First, 2 μg/mL of soluble dimeric H (HOP-TST, Hwt-TST, HOP^A393T-TST, Hwt^R529A-TST, or PBS [absence of H proteins]) were coated onto 96-well ELISA microplates (Corning) in duplicates and were left overnight at 4°C. The next day, the wells were washed 3 times with PBS-T and blocked with a 5% skimmed milk solution in PBS-T for 2 h.
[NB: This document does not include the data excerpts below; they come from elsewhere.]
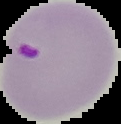
Summary:
  - Image size: 121×124 pixels
  - Image type: cell region segmented out of the field of view; surrounding area masked to black
  - Result: Plasmodium parasites detected
  - Preparation: thin blood smear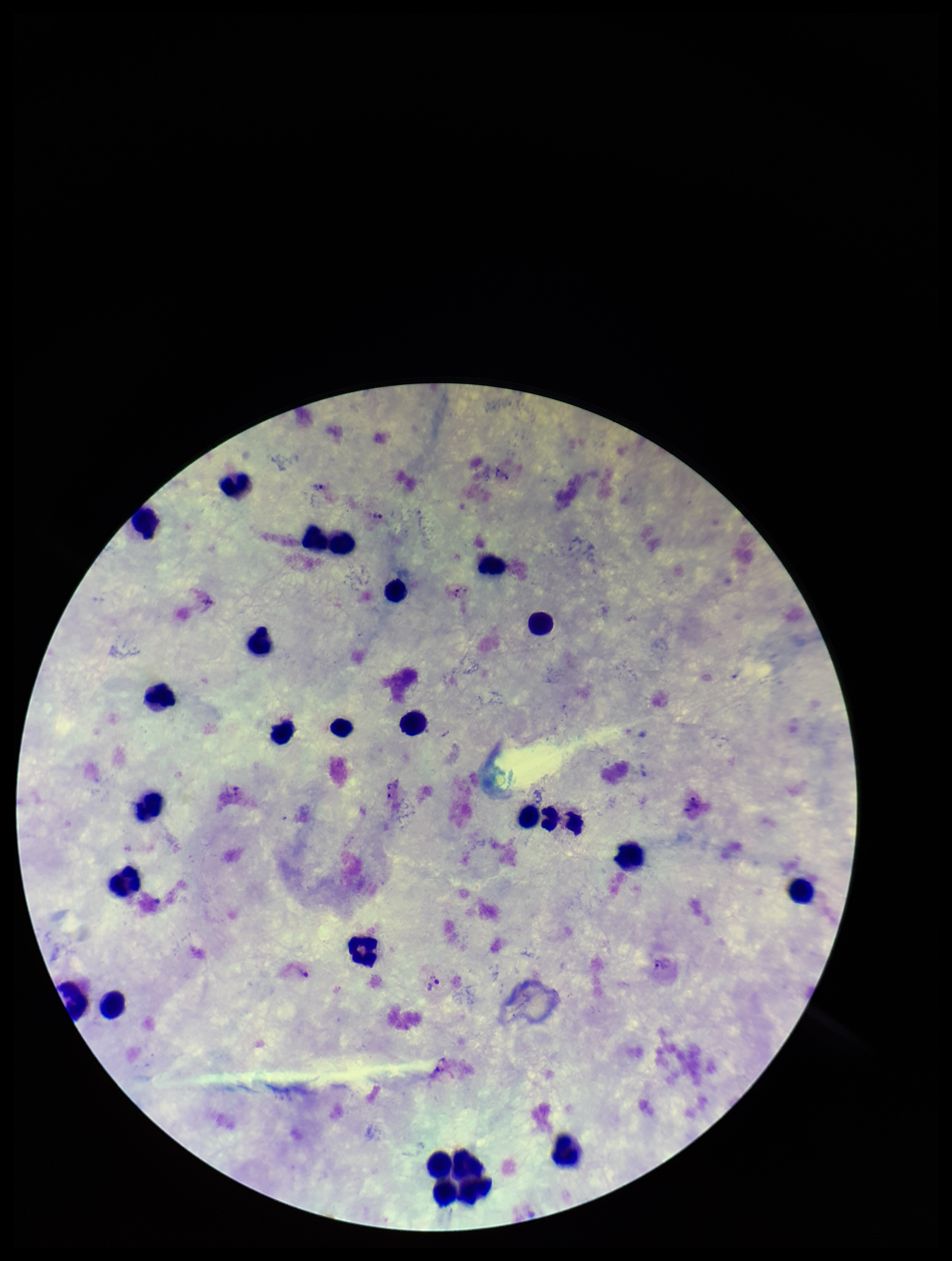
stain = Giemsa
patient malaria status = positive
image size = 952×1261 pixels
capture = smartphone photograph through the microscope eyepiece
species reported for this patient = Plasmodium vivax
parasite count = 7
Plasmodium parasites = seen
leukocyte count = 25
field of view = single
preparation = thick smear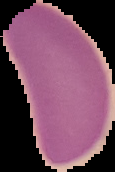 Image is 115×172 pixels. Cell region segmented out of the field of view; the surrounding area is masked to black. Result: negative for malaria parasites. From a thin blood smear.Give the position of every Plasmodium parasite.
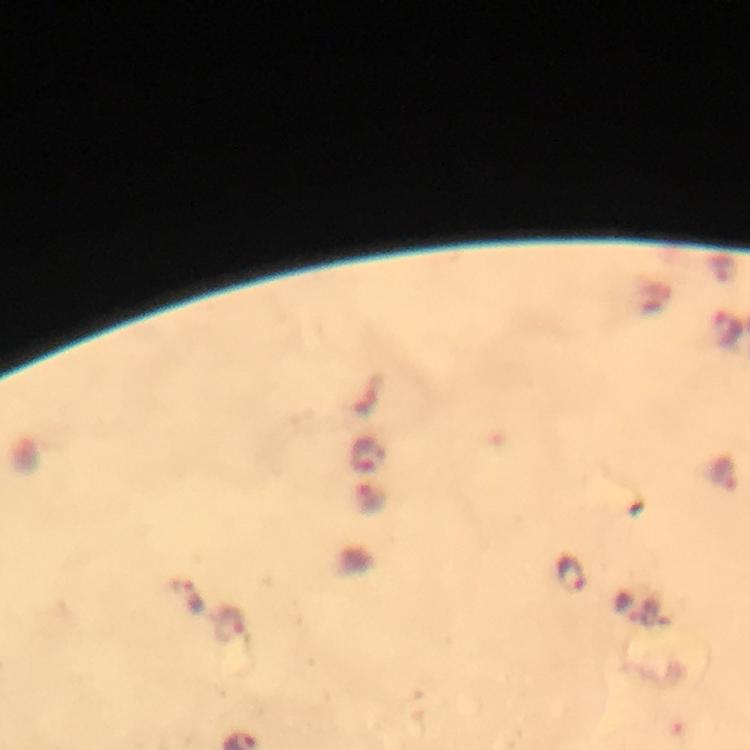

Approximate centers as {x, y} in pixels.
Plasmodium parasites: {367, 456}, {722, 475}, {372, 498}, {573, 573}, {185, 597}, {229, 626}.

{
  "stain": "Giemsa",
  "cropped_from": "one field of view",
  "image_size": "750×750 pixels",
  "context": "from a malaria diagnostic workup",
  "immersion_oil": "used",
  "capture": "smartphone photograph through a microscope",
  "preparation": "thick blood film",
  "magnification": "100x"
}Assess this cell for malaria.
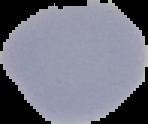

It is uninfected.

image size = 148×124 pixels
image type = segmented cell region with the area outside set to black
preparation = thin blood smear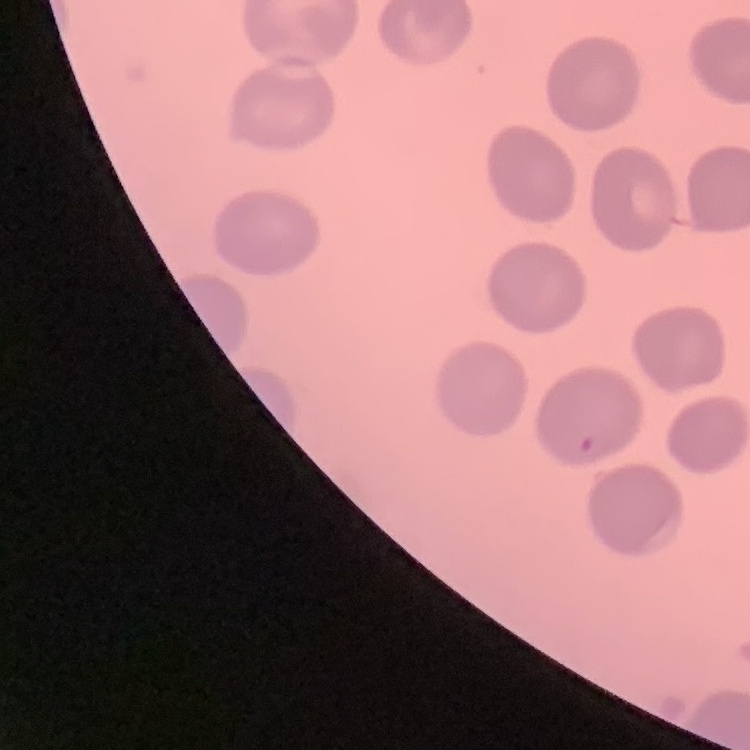
The erythrocytes show no rouleaux formation. One tile cut from a larger photomicrograph. Field's or Giemsa stain. Thin blood smear.Identify the cell.
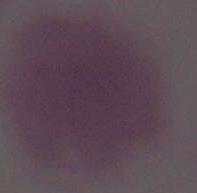
An erythrocyte.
Then, serial 1/4 dilutions of soluble canine SLAM.V-Fc or canine LRP6-Fc were added at starting concentrations of 10 or 50 μg/mL, respectively, and incubated for 1 h at RT. Then, a HRP-conjugated, goat anti-human IgG antibody (AP113P, Merckmillipore) was added at a concentration of 1:10,000 and incubated for 1 h at RT. Finally, signal was revealed using a 1-Step Ultra TMB-ELISA Substrate Solution (12617087, Thermo Fisher) with the incubation of cSLAM-Fc and cLRP6-Fc for 1 and 10 min, respectively. The reactions were blocked via the addition of sulfuric acid (1 M). The optical density (OD) at 450 nm was measured with a microplate reader (Cytation 5; BioTek).